Nine senators from western states are urging Senate leaders to continue an agreement to prohibit an Endangered Species Act listing for the greater sage-grouse in any upcoming end of year spending packages. This prohibition has been included in annual spending bill since 2015.
Wyoming Senators John Barrasso and Cynthia Lummis, North Dakota’s John Hoeven and Kevin and Montana’s Steve Daines joined in signing the letter sent to Senate Majority Leader Chuck Schumer and Minority Leader Mitch McConnell, arguing that state plans to manage the species are more effective than federal protections.
The letter points to the greater sage-grouse as a prime example of state-led species conservation. Eleven western states with sage-grouse habitat have established their own collaborative, science-based conservation plans. The plans are tailored to address localized landscape needs and encourage recover of the species. The plans were made with contributions from scientific experts, conservationists, federal officials, and local industry leaders.
The greater sage-grouse has consistently been the subject of litigation and listing petitions for years. Thus far, the U.S. Fish and Wildlife Service has found the existing combination of state-led strategies has been successful in preventing the need to list the species. There have been three listing considerations within a ten year period.
The letter from western senators comes as talks about potentially adding some sage grouse segments to the Endangered Species Act intensified again earlier this year. The U.S. Fish and Wildlife Service said in May that it would do a review of how it handles at least the bi-state sage grouse, a species that is considered to be a cousin of the greater sage grouse.
The agency’s decision came after federal judges struck down multiple rule changes that were made to ease back on sage grouse protections during the Trump administration. For example, a U.S. District Court judge in Idaho had overturned a phosphate mining project in southeastern Idaho because the federal government didn’t consider the phosphate mine’s impact on the species at the time.

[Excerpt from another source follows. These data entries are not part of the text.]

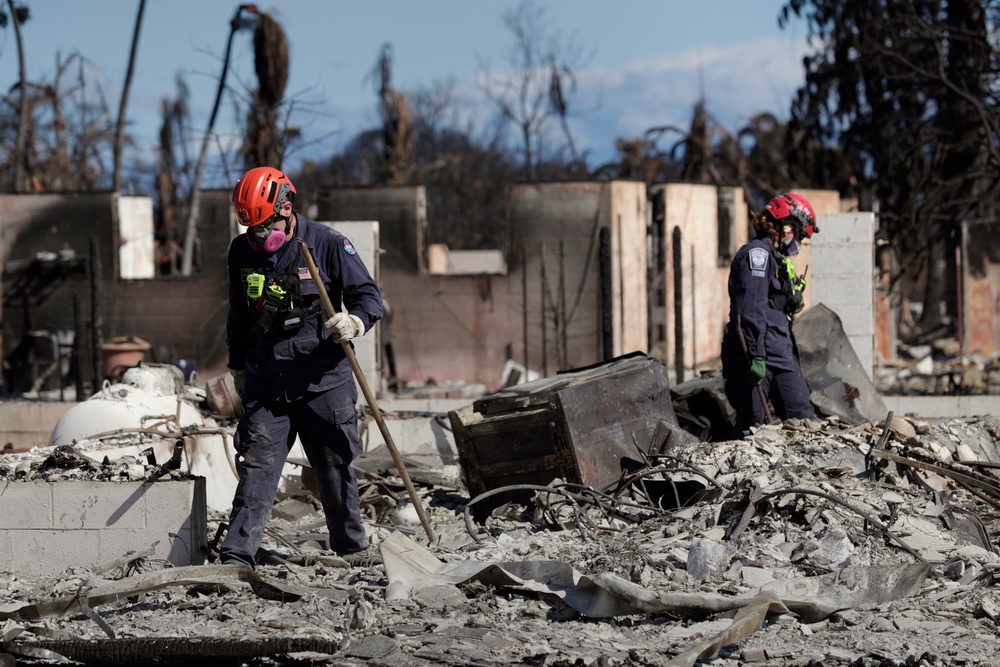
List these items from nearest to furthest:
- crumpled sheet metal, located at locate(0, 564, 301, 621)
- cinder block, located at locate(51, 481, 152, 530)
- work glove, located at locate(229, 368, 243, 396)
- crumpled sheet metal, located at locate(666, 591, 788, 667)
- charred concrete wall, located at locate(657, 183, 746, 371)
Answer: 1. crumpled sheet metal, located at locate(666, 591, 788, 667)
2. crumpled sheet metal, located at locate(0, 564, 301, 621)
3. work glove, located at locate(229, 368, 243, 396)
4. cinder block, located at locate(51, 481, 152, 530)
5. charred concrete wall, located at locate(657, 183, 746, 371)

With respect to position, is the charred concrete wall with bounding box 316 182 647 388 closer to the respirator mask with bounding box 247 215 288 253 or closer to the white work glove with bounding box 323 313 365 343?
the respirator mask with bounding box 247 215 288 253

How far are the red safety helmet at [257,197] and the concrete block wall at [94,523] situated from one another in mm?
1317

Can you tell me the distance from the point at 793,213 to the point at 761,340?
0.87 meters

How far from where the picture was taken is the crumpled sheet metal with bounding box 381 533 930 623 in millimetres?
4570

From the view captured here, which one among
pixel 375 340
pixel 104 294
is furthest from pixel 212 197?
pixel 375 340

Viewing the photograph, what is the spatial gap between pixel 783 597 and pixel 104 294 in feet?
36.0

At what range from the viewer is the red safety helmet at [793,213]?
7.29m

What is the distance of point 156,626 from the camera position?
15.3 feet

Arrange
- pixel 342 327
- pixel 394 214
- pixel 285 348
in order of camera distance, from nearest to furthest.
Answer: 1. pixel 342 327
2. pixel 285 348
3. pixel 394 214

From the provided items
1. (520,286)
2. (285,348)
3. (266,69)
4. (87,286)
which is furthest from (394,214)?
(285,348)

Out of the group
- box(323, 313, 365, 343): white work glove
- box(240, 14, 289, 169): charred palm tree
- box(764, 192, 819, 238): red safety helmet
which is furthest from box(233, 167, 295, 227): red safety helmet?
box(240, 14, 289, 169): charred palm tree

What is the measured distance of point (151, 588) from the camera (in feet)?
16.1

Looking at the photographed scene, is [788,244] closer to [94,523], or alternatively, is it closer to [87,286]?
[94,523]

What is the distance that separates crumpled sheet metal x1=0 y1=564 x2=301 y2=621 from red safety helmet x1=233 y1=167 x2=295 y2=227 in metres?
1.50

The senators point to the fact that, each year the listing prohibition has been in place, funding for sage-grouse conservation has continued to rise. They that is “due to the commitment and partnerships of federal, state, and local leaders who take ownership and responsibility in the achievement of their individual plans.”

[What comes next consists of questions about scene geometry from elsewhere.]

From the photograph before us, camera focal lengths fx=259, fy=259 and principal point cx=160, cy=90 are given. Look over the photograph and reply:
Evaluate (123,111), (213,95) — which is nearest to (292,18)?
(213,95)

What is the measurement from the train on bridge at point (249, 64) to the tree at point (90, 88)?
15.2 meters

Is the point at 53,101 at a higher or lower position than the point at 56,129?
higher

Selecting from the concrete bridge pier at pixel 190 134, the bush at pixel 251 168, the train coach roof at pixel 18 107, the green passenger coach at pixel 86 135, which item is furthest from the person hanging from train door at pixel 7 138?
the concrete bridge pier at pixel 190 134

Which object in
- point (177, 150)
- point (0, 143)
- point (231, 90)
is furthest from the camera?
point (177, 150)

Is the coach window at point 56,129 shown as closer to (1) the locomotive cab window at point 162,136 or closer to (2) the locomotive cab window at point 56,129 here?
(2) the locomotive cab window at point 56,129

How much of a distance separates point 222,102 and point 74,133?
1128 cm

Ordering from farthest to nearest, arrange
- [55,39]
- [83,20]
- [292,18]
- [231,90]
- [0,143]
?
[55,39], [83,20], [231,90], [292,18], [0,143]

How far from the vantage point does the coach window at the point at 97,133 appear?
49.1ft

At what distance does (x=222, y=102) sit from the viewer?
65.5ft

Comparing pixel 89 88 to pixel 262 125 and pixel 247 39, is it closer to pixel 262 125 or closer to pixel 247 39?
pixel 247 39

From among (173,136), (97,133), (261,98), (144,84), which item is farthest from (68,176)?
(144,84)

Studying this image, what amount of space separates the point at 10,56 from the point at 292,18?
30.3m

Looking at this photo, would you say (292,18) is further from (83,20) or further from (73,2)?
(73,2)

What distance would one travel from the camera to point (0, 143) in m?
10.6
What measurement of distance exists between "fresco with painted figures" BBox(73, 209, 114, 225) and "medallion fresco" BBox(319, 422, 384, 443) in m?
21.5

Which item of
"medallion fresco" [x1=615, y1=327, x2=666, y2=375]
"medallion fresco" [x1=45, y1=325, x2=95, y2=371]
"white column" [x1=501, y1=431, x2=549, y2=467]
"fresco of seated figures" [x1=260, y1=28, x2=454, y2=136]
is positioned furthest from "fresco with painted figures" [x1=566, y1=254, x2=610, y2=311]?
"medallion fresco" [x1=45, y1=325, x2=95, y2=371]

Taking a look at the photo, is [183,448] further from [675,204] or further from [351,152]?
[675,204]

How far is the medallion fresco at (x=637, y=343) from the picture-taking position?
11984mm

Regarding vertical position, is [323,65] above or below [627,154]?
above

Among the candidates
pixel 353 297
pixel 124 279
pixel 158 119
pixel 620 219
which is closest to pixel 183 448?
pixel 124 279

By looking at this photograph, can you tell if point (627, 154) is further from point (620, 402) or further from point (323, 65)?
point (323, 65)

The letter concludes saying, “Species conservation is a gradual process, and conservation plans require time to be implemented without disruption in order to show results. States and local communities have invested years in the development and application of sage-grouse conservation. Continuing to provide for their expertise and on-the-ground decision-making has been indisputably proven as the best way to conserve the greater sage-grouse and rural communities alike. The continuation of a prohibition against ESA listing for the greater sage-grouse is vital for the long-term survival of the species.”